• [WHAT YOU ARE ASKED TO DO]: The reply should contain every line of the data, repeated exactly, and no pictures.

• [RECORDS FOR THE EXERCISE]:
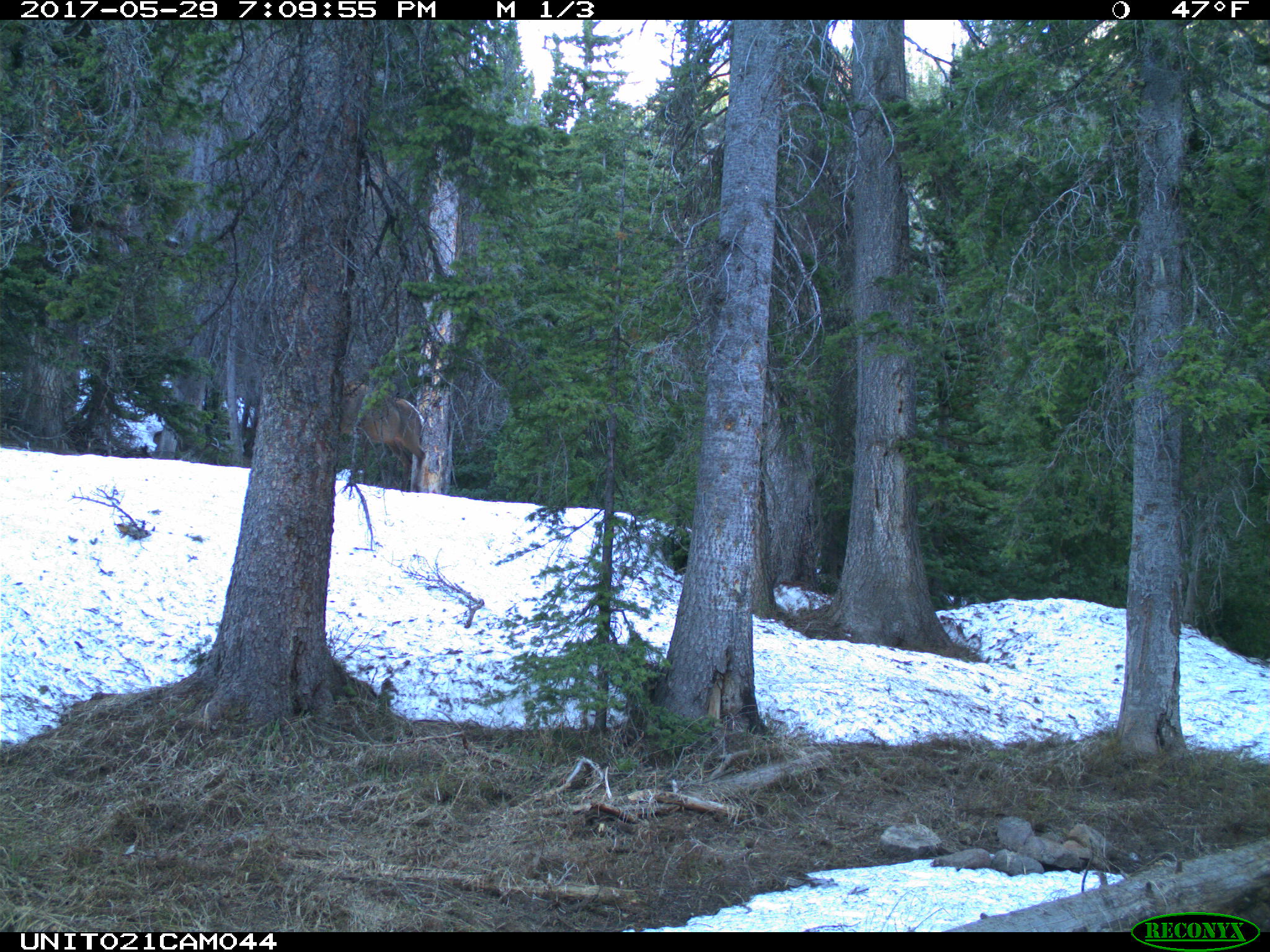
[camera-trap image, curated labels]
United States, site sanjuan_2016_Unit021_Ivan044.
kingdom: Animalia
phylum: Chordata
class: Mammalia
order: Artiodactyla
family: Cervidae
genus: Cervus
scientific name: Cervus elaphus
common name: red deer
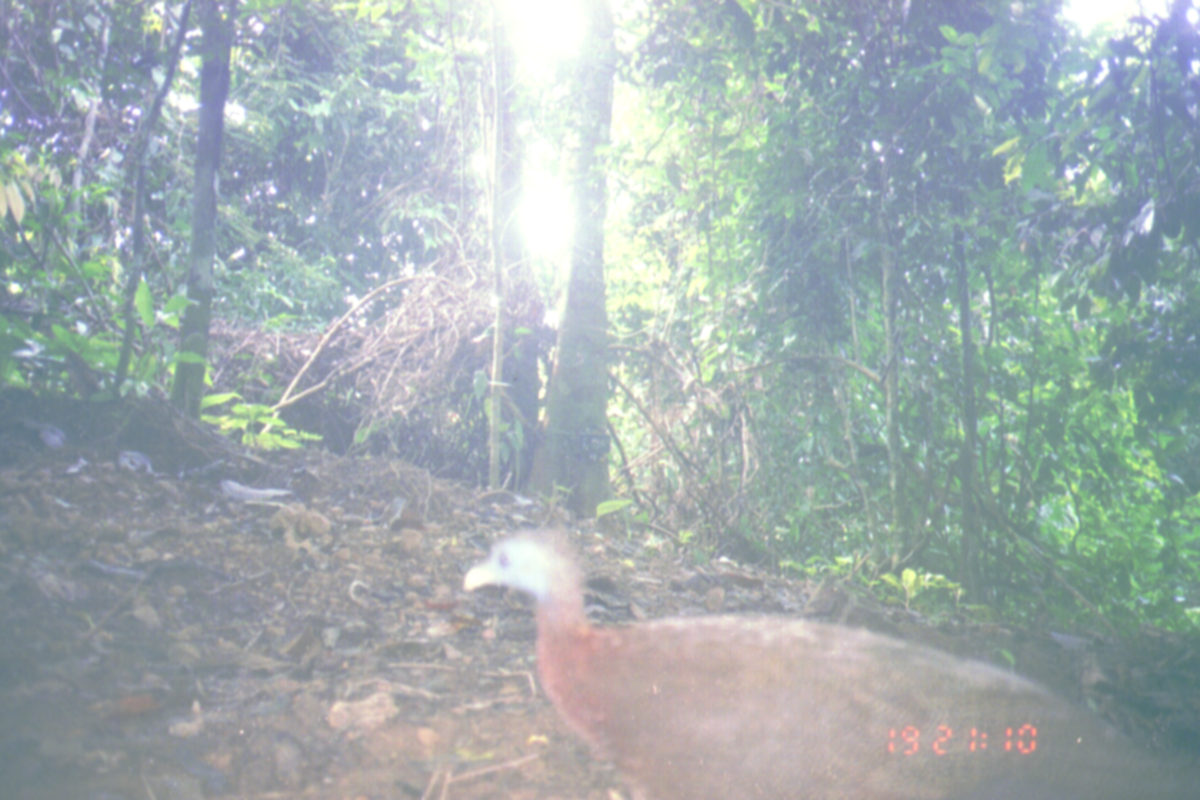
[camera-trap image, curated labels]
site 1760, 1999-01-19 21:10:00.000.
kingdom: Animalia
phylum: Chordata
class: Aves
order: Galliformes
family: Phasianidae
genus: Argusianus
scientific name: Argusianus argus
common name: great argus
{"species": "Argusianus argus (great argus)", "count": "1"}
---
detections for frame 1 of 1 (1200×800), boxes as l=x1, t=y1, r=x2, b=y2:
argusianus argus: l=463, t=526, r=1200, b=800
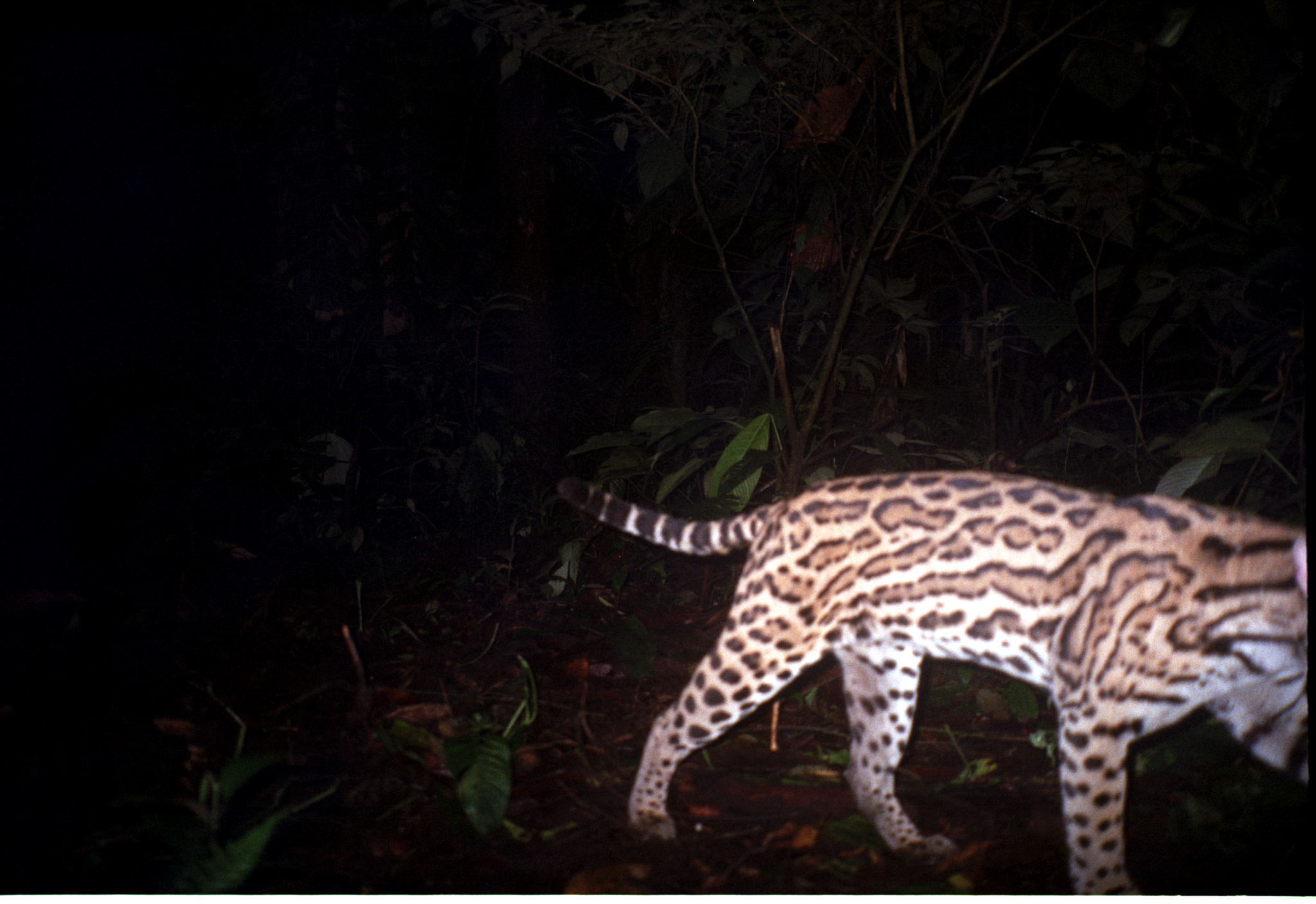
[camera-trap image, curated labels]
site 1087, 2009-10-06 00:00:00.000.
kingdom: Animalia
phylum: Chordata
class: Mammalia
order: Carnivora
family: Felidae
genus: Leopardus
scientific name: Leopardus pardalis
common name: ocelot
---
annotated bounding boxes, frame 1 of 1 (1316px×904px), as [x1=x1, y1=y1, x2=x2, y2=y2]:
leopardus pardalis: [x1=555, y1=467, x2=1307, y2=896]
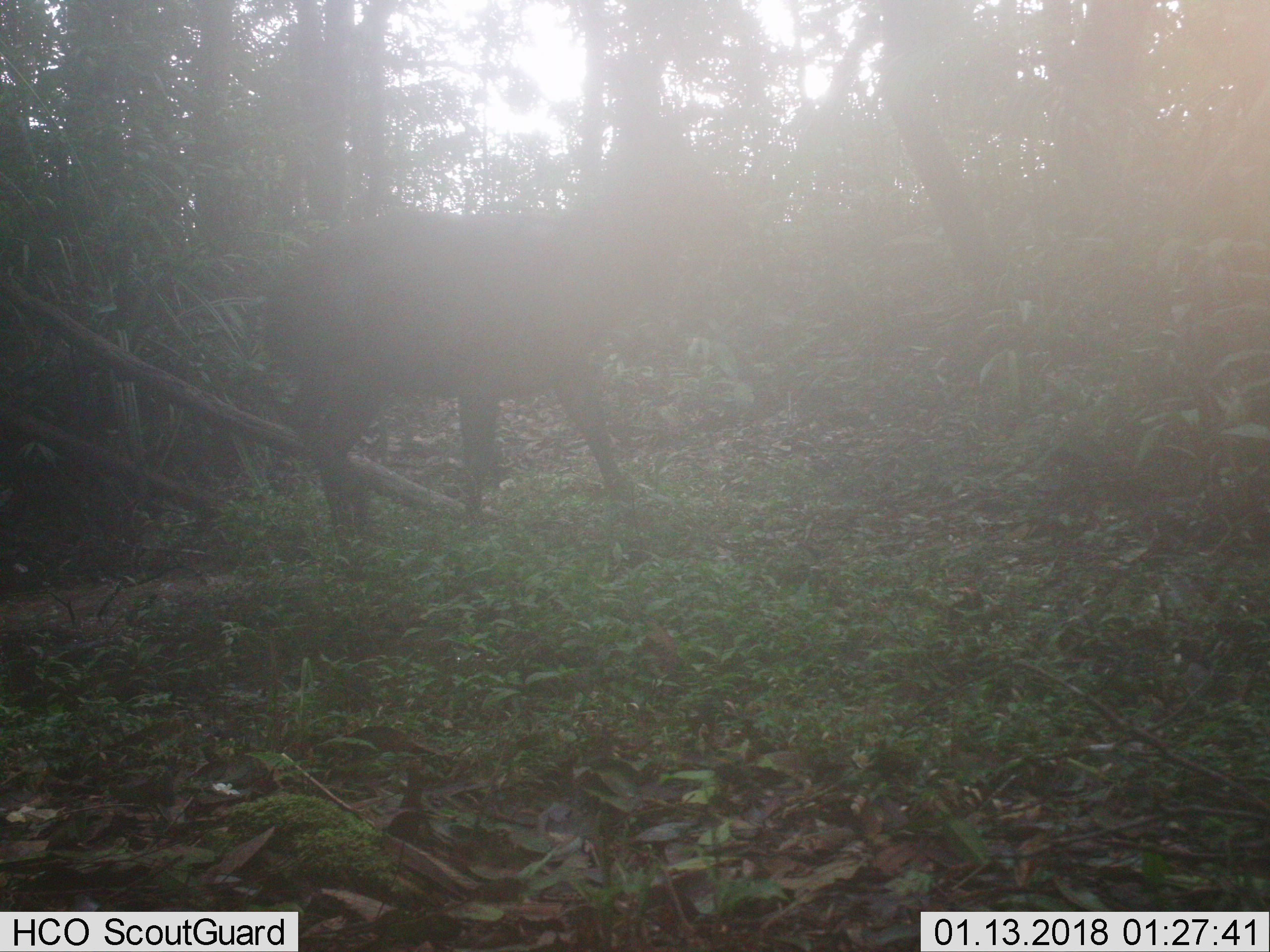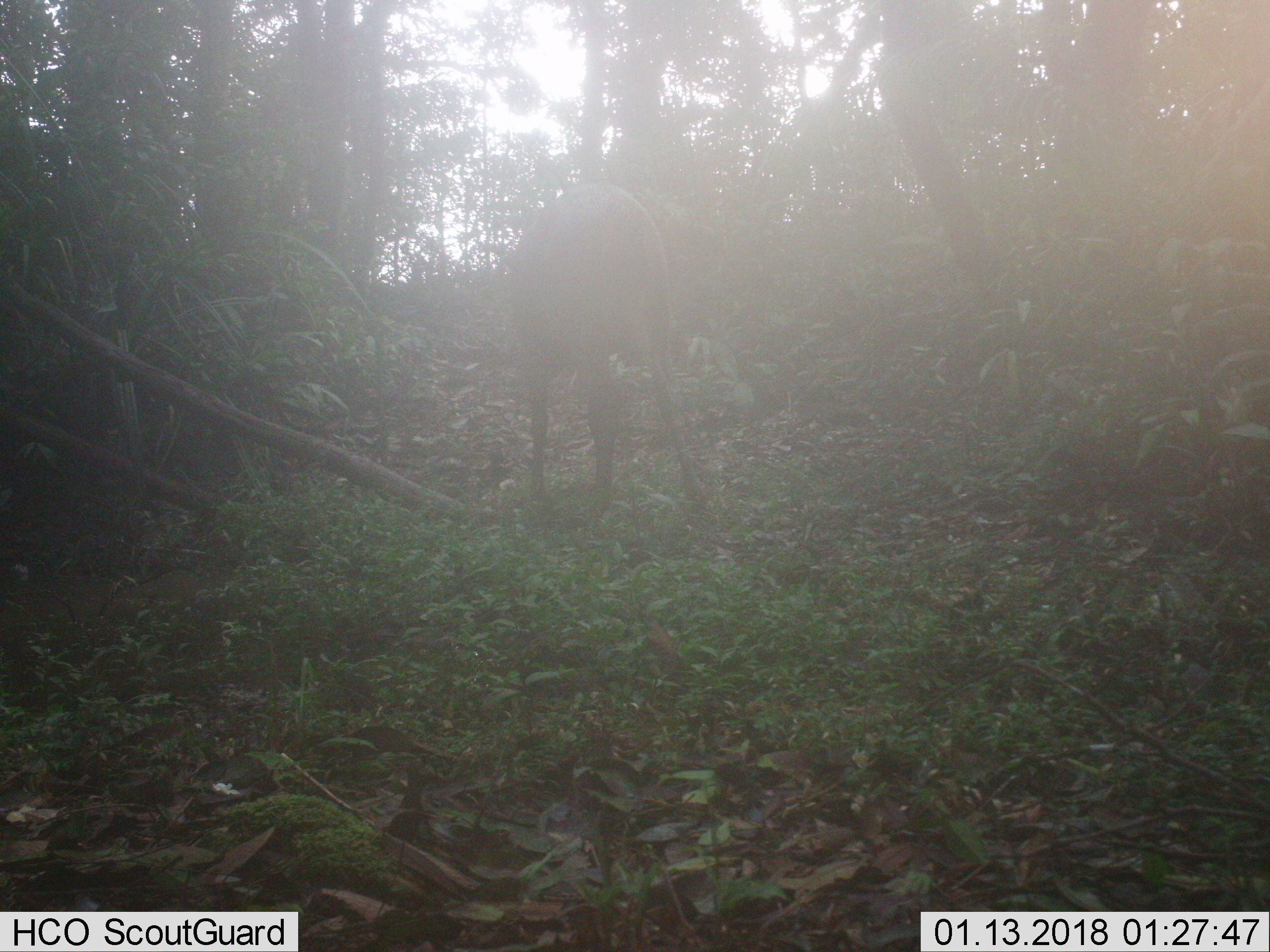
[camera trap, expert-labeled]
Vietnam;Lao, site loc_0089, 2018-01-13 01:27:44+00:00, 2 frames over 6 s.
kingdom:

• [SOLUTION FOR THIS PROBLEM]:
[camera-trap image, curated labels]
United States, site sanjuan_2016_Unit021_Ivan044.
kingdom: Animalia
phylum: Chordata
class: Mammalia
order: Artiodactyla
family: Cervidae
genus: Cervus
scientific name: Cervus elaphus
common name: red deer
[camera-trap image, curated labels]
site 1760, 1999-01-19 21:10:00.000.
kingdom: Animalia
phylum: Chordata
class: Aves
order: Galliformes
family: Phasianidae
genus: Argusianus
scientific name: Argusianus argus
common name: great argus
{"species": "Argusianus argus (great argus)", "count": "1"}
---
detections for frame 1 of 1 (1200×800), boxes as l=x1, t=y1, r=x2, b=y2:
argusianus argus: l=463, t=526, r=1200, b=800
[camera-trap image, curated labels]
site 1087, 2009-10-06 00:00:00.000.
kingdom: Animalia
phylum: Chordata
class: Mammalia
order: Carnivora
family: Felidae
genus: Leopardus
scientific name: Leopardus pardalis
common name: ocelot
---
annotated bounding boxes, frame 1 of 1 (1316px×904px), as [x1=x1, y1=y1, x2=x2, y2=y2]:
leopardus pardalis: [x1=555, y1=467, x2=1307, y2=896]
[camera trap, expert-labeled]
Vietnam;Lao, site loc_0089, 2018-01-13 01:27:44+00:00, 2 frames over 6 s.
kingdom:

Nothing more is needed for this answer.